14. The light source system of claim 10, wherein each of the at least two plasma light source apparatuses further comprises a cooling device surrounding an outer surface of the chamber, and a path through which a cooling gas flows,

wherein the cooling device is configured such that the cooling gas flows from a top of the chamber to a bottom of the chamber, and

wherein the top and bottom of the chamber are defined relative to gravity.

15. The light source system of claim 10, further comprising:

a movable inspection stage configured to receive an object to be inspected;

a beam splitter configured to reflect or transmit light exiting the light-combining optical device and transmit or reflect light reflected from the object to be inspected;

a first optical system configured to direct light exiting the light-combining optical device to the beam splitter;

a second optical system configured to direct light from the beam splitter to the object to be inspected and to direct light reflected from the object to be inspected to the beam splitter; and

a detector configured to receive light directed to the detector through the beam splitter.

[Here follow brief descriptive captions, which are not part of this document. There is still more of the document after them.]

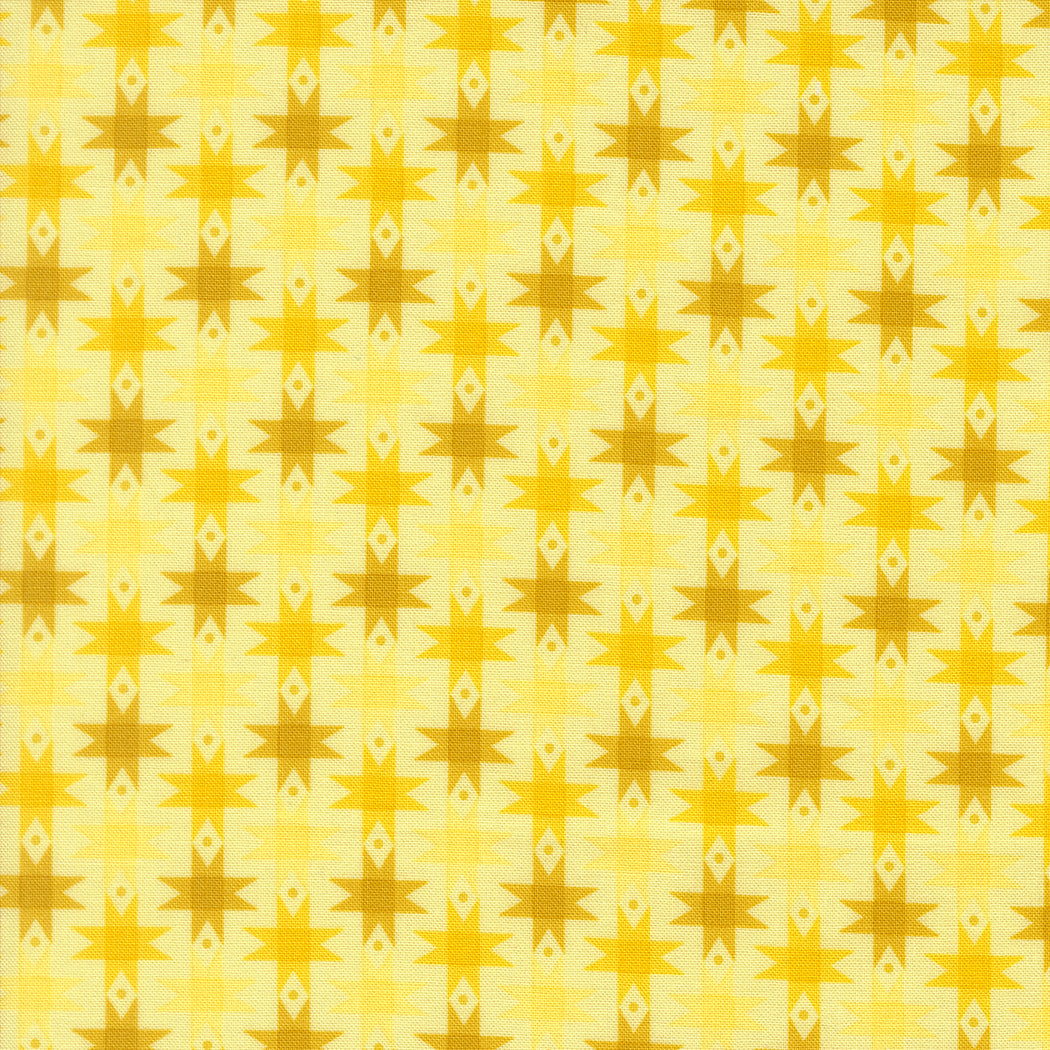 Popcorn by Elizabeth Hartman - Ribbon Stars Sunshine 51281 13
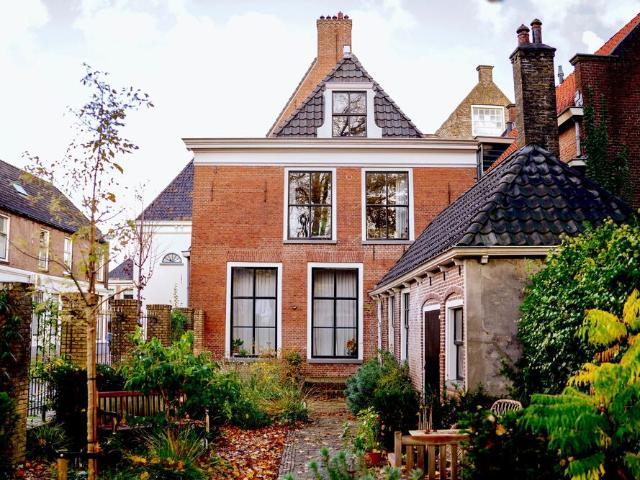 Appartement te huur in Franeker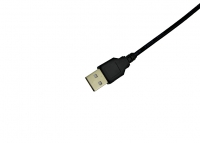   USB    Multi White (Black)   4
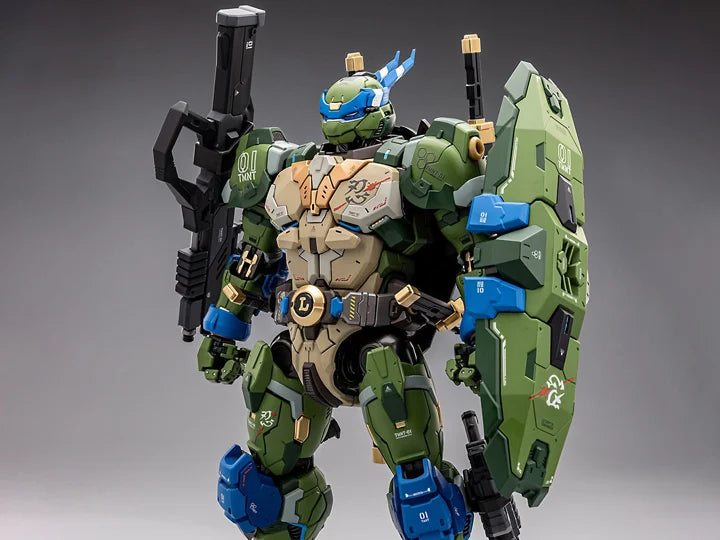 Heatboys Teenage Mutant Ninja Turtles HB0012 Leonardo Action Figure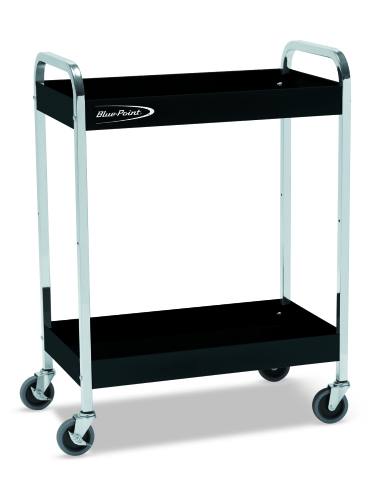 Service Cart (Blue-Point®) (Black)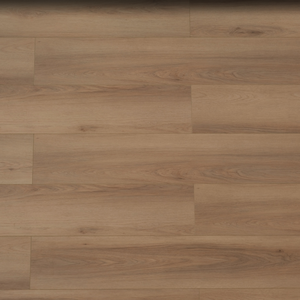 Plancher stratifié imitation bois clair, écologique, non toxique, sans formaldéhyde, imperméable, idéal pour les maisons familiales et les zones de jeux pour enfants - Product Image 1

16. A method for generating plasma light, comprising:

directing a first laser beam into a sealed chamber comprised of two curved mirrors;

igniting plasma in the chamber using the first laser beam;

directing a second laser beam, different from the first laser beam, into the chamber;

maintaining the ignited plasma in the chamber using the second laser beam; and

directing light generated by the plasma outside of the chamber.

17. The method of claim 16, wherein, the two curved mirrors curve outwardly with respect to each other.

18. The method of claim 16, wherein the first laser beam and the second laser beam are directed into the chamber via a window disposed within one of the two curved mirrors.

19. The method of claim 16, wherein the plasma is ignited in the chamber by an exposure of a medium material sealed therein by the first laser beam.

20. The method of claim 16, wherein the first laser beam and the second laser beam are directed into the chamber by a lens array that is located outside of the chamber.